Elle n’aurait pas pensé pouvoir revenir ici un jour.
Ce restaurant symbolisait pour elle ses années de faste, de fêtes incessantes, de luxe, où elle se grisait de quelques paillettes pour ne pas penser à ce qui importait.
Ce n’était pourtant pas un endroit clinquant mais le luxe réside parfois justement où on ne le voit pas.
La vue était toujours aussi incroyable et après ces derniers mois où elle n’avait fait que courir, se cacher, fuir, c’était une bulle d’air qui lui faisait du bien.
Tout avait changé un an et demi plus tôt.
Ils l’avaient contacté dans un parc où elle avait l’habitude de s’arrêter pour manger un morceau l’après-midi.
Tellement classique.
Elle n’y avait pas vraiment cru au départ et pensait plutôt qu’on lui tendait un piège pour tester sa fiabilité.
Elle avait donc dit non, fermement.
Ils étaient revenus, encore et encore, à intervalles irréguliers, surgissant dans un magasin, un bus, une ruelle.
Et puis un jour de lassitude, elle avait dit oui.
Passer ses journées dans les chiffres d’une famille au commerce pas très honnête, c’est fatigant.

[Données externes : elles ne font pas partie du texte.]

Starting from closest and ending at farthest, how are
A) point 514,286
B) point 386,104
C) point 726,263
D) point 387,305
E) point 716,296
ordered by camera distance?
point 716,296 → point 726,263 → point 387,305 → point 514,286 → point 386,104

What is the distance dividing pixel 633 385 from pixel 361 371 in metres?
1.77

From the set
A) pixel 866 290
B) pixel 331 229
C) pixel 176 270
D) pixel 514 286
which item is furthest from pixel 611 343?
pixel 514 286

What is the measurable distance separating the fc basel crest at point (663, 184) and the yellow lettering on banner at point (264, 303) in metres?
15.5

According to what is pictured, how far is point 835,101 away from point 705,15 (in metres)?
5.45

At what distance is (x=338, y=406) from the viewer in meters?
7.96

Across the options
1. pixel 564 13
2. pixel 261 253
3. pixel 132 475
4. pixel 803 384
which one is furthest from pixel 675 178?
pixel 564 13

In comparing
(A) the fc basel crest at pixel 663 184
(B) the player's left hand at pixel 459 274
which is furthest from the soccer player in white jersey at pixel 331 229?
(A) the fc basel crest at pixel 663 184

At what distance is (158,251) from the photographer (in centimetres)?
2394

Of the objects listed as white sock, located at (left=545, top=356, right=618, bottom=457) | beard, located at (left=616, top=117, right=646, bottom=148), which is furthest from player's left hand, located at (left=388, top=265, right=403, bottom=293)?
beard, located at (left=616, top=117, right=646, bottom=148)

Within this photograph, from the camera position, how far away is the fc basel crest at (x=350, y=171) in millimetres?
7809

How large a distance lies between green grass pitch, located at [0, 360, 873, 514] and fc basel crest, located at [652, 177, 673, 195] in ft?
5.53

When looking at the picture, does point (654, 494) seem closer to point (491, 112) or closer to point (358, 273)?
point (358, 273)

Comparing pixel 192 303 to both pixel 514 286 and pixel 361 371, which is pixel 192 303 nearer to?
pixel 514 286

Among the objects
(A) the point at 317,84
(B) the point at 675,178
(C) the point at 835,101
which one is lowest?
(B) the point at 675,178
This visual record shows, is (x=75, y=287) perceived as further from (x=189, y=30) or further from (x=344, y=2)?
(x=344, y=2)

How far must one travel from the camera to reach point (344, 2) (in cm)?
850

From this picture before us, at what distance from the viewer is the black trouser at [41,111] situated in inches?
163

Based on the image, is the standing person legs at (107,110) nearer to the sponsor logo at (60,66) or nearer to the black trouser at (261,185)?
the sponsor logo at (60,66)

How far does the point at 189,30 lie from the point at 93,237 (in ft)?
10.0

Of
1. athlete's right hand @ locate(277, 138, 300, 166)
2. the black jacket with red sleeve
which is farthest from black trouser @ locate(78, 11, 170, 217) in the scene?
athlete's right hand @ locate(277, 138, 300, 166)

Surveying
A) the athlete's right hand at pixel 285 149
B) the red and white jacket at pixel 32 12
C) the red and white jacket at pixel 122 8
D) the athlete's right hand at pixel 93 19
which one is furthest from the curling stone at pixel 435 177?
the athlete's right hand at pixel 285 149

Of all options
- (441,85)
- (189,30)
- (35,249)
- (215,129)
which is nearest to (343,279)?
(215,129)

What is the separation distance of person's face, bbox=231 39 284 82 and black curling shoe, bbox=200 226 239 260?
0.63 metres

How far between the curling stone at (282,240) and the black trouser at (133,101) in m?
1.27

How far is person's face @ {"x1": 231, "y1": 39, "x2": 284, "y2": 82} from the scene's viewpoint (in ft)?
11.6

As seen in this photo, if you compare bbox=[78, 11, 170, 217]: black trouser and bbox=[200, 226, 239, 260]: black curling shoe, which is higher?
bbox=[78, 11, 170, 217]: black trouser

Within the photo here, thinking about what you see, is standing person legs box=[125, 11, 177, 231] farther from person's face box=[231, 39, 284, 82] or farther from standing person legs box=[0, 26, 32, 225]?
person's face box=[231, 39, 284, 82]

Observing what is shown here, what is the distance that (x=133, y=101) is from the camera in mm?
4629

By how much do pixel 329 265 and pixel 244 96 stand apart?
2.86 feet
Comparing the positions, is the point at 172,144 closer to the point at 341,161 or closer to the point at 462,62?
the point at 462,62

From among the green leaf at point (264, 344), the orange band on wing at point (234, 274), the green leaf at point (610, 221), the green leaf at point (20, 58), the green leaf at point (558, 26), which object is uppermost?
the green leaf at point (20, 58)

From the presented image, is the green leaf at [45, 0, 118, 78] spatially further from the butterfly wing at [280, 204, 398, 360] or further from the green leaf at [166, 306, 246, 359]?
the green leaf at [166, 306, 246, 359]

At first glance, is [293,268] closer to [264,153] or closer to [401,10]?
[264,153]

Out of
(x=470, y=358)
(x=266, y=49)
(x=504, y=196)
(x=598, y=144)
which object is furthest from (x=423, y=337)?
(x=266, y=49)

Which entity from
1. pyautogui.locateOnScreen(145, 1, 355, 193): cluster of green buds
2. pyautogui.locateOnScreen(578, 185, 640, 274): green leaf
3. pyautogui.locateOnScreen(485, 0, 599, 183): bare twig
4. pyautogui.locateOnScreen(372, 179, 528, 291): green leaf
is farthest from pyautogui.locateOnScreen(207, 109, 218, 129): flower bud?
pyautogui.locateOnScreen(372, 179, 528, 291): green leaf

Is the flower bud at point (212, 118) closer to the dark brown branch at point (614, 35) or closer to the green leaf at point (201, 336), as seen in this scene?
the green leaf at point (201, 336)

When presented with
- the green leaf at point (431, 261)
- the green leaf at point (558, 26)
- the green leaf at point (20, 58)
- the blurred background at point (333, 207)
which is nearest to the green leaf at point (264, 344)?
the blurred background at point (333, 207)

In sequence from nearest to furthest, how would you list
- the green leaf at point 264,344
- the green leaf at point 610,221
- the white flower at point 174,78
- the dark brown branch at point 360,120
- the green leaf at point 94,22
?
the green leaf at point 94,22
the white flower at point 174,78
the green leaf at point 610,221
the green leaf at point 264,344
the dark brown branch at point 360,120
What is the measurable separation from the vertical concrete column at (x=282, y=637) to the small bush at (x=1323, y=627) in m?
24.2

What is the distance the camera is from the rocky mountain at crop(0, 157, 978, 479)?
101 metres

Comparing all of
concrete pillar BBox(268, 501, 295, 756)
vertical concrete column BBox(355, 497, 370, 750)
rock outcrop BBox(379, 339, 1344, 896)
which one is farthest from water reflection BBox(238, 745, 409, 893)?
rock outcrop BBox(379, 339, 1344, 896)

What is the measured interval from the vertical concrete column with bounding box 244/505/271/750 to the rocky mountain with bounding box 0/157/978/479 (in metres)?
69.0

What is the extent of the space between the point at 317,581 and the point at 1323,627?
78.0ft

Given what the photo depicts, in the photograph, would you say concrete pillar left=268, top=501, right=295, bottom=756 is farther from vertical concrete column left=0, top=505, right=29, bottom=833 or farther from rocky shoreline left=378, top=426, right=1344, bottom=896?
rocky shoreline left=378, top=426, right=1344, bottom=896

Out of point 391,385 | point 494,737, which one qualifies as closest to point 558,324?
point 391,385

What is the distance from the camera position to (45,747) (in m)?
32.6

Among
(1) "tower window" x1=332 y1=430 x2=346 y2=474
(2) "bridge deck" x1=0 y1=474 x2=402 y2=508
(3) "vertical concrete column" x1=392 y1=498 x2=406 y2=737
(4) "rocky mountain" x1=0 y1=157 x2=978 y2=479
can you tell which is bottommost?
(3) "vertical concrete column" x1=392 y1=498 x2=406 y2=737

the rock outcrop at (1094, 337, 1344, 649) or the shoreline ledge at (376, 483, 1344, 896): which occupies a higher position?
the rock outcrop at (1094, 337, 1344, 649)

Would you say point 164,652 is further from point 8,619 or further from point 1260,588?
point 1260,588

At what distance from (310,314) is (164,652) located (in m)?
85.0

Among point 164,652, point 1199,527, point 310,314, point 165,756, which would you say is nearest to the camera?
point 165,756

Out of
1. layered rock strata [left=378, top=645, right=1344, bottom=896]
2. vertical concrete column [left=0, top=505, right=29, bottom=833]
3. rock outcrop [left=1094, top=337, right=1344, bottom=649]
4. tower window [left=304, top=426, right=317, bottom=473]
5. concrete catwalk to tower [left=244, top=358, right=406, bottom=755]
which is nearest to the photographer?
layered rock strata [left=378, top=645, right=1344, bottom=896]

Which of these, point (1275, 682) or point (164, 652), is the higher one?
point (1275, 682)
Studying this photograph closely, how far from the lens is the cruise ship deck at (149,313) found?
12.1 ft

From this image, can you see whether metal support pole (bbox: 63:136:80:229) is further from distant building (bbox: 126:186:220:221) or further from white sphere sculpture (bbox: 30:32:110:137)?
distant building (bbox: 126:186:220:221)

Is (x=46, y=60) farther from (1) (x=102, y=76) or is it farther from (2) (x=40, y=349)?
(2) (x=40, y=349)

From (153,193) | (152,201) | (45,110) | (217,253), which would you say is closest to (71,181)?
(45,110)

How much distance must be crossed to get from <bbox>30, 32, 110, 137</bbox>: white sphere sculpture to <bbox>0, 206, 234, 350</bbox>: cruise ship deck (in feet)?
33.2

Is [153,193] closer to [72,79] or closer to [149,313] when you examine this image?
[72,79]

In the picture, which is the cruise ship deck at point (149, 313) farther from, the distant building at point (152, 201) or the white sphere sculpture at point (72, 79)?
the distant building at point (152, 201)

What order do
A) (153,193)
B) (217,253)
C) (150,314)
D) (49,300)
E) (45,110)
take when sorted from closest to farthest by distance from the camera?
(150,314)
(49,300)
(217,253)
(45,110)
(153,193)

Quand le chef est, en supplément, peu respectueux de ses employés, c’est usant.
Une énième insulte, un café envoyé en pleine figure, c’était trop.
Elle avait ramassé son sac et quitté l’immeuble, trop heureuse de percuter l’un des hommes qu’elle avait déjà vu en sortant.
Il avait discrètement échangé leurs téléphones tombés à terre et était reparti en s’excusant.
Tout s’était enchainé ensuite à une vitesse folle : témoignage, protection de témoin, procès, planques, hôtels, surveillances…
Deux gardes du corps veillaient sur elle en permanence.
Un soir, dans un hôtel pas plus sordide qu’un autre, elle avait invité l’un d’entre eux à entrer.
Nino avait gardé ses distances… un temps.
Et puis le procès touchait à sa fin et avant de prendre le large pour sa nouvelle vie, elle avait demandé à réaliser une dernière chose chez elle, dans son pays.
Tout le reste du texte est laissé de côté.